Kendimizi bir gemide hayal edelim. Gemimizin altında bize zarar vermek isteyen bir sürü korkutucu canavarlar olduğunu da unutmayalım.
Biz denizde yol almaya çalışırken, bu canavarlar bize fiziksel anlamda dokunamıyorlar ve zarar veremiyorlar. Bizim ise karaya varmak için tek yapmamız gereken canavarların güvertede olduğunu ve bizi korkutmak için ellerinden geleni yaptıklarını kabul etmek ve gemiyi karaya sürmeye devam etmektir. Çünkü bu canavarların gücü, bizim onların tehditlerine olan inancımızda yatıyor.
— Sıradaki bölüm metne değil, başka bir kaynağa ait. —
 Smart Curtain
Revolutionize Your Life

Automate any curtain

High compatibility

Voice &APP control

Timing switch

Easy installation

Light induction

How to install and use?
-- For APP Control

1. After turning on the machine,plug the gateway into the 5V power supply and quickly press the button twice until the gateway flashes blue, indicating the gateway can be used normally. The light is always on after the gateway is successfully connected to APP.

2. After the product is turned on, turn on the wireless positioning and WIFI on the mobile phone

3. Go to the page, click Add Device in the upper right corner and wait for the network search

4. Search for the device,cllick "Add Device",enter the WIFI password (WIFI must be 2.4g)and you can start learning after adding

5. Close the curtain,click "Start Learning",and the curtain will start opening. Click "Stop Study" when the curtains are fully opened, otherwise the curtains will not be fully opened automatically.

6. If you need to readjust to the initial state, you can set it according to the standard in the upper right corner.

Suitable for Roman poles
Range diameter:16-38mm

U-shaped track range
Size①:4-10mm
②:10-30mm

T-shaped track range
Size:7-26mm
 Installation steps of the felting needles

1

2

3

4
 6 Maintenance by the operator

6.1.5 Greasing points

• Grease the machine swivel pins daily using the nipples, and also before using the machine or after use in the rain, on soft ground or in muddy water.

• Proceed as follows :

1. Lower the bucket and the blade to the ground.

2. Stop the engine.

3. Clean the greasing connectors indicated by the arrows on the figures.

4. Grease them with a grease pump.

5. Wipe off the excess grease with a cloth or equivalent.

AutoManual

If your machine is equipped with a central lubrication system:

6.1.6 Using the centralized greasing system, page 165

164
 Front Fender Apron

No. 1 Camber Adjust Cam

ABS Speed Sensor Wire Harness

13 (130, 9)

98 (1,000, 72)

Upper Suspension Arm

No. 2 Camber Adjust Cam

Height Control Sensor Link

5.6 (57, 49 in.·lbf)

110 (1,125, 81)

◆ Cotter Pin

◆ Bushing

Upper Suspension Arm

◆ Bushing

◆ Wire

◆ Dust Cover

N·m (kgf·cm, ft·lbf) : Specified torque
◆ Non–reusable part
Yeni bir şeyler yapmaya kalkıştığımızda beynimizin bizi, “başarısız olabilirsin, hata yapabilirsin’’ şeklinde uyarmasıdır. Bu uyarıların hayatımızı gerçekten istediğimiz doğrultuda ilerlememize engel olmasına izin veririz. Bazı insanlar buna “güvenli alanda kalma” dese de bu alan kesinlikle rahat değil, adeta bir ıstırap bölgesidir. Genel anlamda bir şeyler yapmak istediğimizde olumsuz olabilecek detaylar ve bakış açımız bize engel olabilir. Bunlardan birkaç tanesini ele aldığımızda bu soruları kendimize sorabiliriz:
• Olumsuz duygu ve düşünceler bana engel olmasa, farklı neler yapardım?
• Zamanımı ve enerjimi bu acı veren olumsuzluklara odaklamasam, neler yapardım?
• Başarısız olma düşüncesi cesaretimi kırmasa, hangi girişimlerde bulundurdum?
Bilim insanları ve alanında uzman kişiler duygular konusunda üç özellikte karar kılmışlar:
• Duygular beynin ortadaki katmanından kaynaklanmaktadır.
• Her duygunun kökeninde vücutta meydana gelen fiziksel değişiklikler vardır.
• Bu fiziksel değişiklikler bizi harekete geçmeye teşvik eder.
Duyguların nelerden oluştuğunu düşünürsek ilk olarak kaygıyı ele almak gerek. Duygular, düşünceler, anılar görüntülerle yakından ilişkidir. Düşünce süreçlerinin türü, duygularımızla yakından ilişkilidir ki uzmanlar ana bileşenlerinden biri olduğunu söyler. Bu süreç ise yaşantımıza anlam verme sürecidir. “Duygular davranışlarımızı kontrol eder” yanılgısı tamamen yanlıştır. Çünkü insan korktuğundan sakinmiş gibi, kaygılıyken çok rahatmış gibi ya da çok sinirliyken aşırı sakin bir biçimde davranabilir. Tüm bu haller de davranışlar duygulardan farklılaşır. Duygularımız üzerinde doğrudan kontrol sahibi olmasak da davranışlarımızı doğrudan kontrol edebiliriz. Özetle; bilinçli olarak farkında olduğumuz sürece davranışlarımızı kontrol edebilmemiz mümkün. Çoğu insan, “Öfkelendim ve o yüzden böyle yaptım” şeklinde (biz de dahil olmak üzere) davranışlarını bu gibi cümlelerle meşrulaştırır. Duygularımız hava durumu gibidir. Bunları anlamlandırdığımızda, ruh halinden bahsederken belirli bir zaman dilimindeki genel duygu durumundan bahsederiz. Duyguları oluşturmanın üç aşaması vardır.
1- Kayda değer bir olaydan gelir. Beyin olayı fark eder ve önemli olduğuna dair uyarır.
2- Harekete hazır olun ilkesinden gelir. Beyin gerçekleşen olayı değerlendirmeye başlar. Kendini harekete geçmek için uyarır, yaklaşmak ya da olaydan kaçmak üzere.
3- Zihnin işin içerisine girdiğini andır. Bedenimizde gerçekleşen değişikliklere, kelimeler ve ifadelere anlamlar yükleriz.
Savaş, mücadele et ya da kaç tepkisine geldiğimizde hayatta kalma refleksidir. Bu modern çağda nadiren hayatımızı tehdit eden tehlikelerle karşılaşırız. Bu gerçekler ışığında hayatta kalarak ve mücadele ederek yarınları hazırlamalıyız.